Under certain conditions, links might be reported as broken even when they appear to work correctly. This section describes some of those conditions and provides suggestions for fixing them.
- Links that contain line breaks: If a link contains a line
break, this line break is correctly interpreted as a space and the
link is reported as broken. For example,
<p>This is a test line to show a <a href="testbro<br />kenlink.htm">Broken Link</a></p>
Recommendation: Although some browsers tend to overlook the line break and enable the link to work, the line break should be removed to conform to HTML standards.
- Incorrect proxy settings: For it to work reliably, the Broken Links report depends on proxy information being set up correctly. An incorrect proxy setting might cause external links to be reported as broken even though they are working.
- Broken URLs in JavaScript™: If
a reference to an external JavaScript file
contains a relative path, such as
<SCRIPT SRC= "globaljava.js"...>
, then the URLs in this external file might be reported as being broken when they are not. This type of broken link occurs when the file is parsed, rather than executed. Relative URLs within this file will be interpreted as relative to the JavaScript file, not relative to the URL that included the JavaScript file. Script writers cannot always be sure where the files will be referenced. - Broken links not found in the scan: Some broken links can be redirected to a Custom Error page. This practice is typically used by websites that want to display a personalized explanation to the user when a broken link is encountered. As this custom error page is an actual valid page, the scan does not receive the 404 (broken) HTTP return code when the page is requested. Instead it gets a 200 (OK) returned because the scan thinks the page is fine.

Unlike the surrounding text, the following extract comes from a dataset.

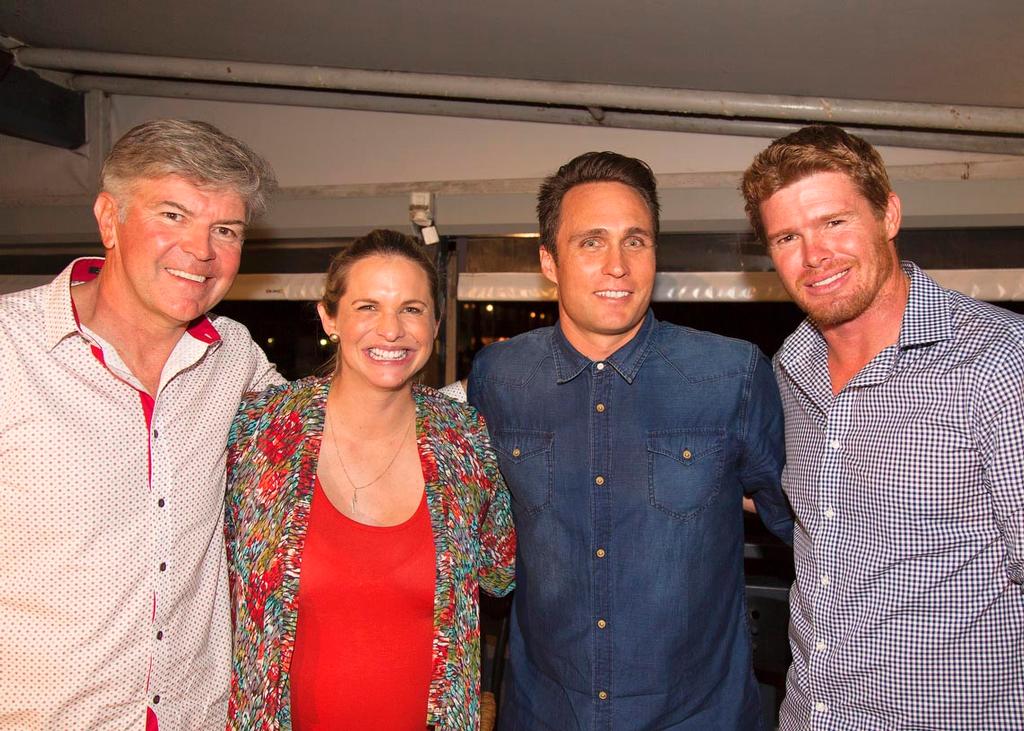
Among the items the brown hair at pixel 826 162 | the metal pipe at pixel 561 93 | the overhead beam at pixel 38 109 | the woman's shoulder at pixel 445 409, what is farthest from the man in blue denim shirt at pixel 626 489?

- External links appearing in the "Other" category: External links can appear in this category because the authentication credentials are not accepted. If you are using custom rules to check third-party sites, and one of the pages being checked requires authentication, the authentication credentials entered on the Connections page are used. If those authentication credentials are not acceptable to a third-party page being scanned, then the page will appear as a broken link.
- HTML DOM appearing as context: The HTML DOM (document object model) is an Internet Explorer interface that lets you access the page that would be loaded in IE, and is only used when there is JavaScript executed on a page. As a result, if the "context" of the link is HTML DOM, then it is a link that was found using JavaScript execute.
- JavaScript appearing as context: False positives can happen because you need to set JavaScript to either "Execute Javascript to discover URLs and dynamic content" (the typical case) or "Parse Javascript to discover URLs" (in a few cases).
- Large number of timeouts: If your reports are indicating a large number of "timeout" links and it seems that these are false, try adjusting your content scan job settings.
Information you should know about this report
- External domain URLs will appear in the report if they are redirects from a page on an internal domain. The page it redirects to will be parsed and will be considered as a "page" in the reports.
- If
your site uses frames, HCL® Software
Services or your Product Administrator can make the PageComponent
data sets available so you can use them to group your report results:
- PageComponent: Useful for identifying the files that make up a web page, such as gif, js, html or frames.
- PageComponent ID: A unique ID assigned during a scan to identify this particular component of the page. Open the About this PageComponent report to see more details about this particular PageComponent.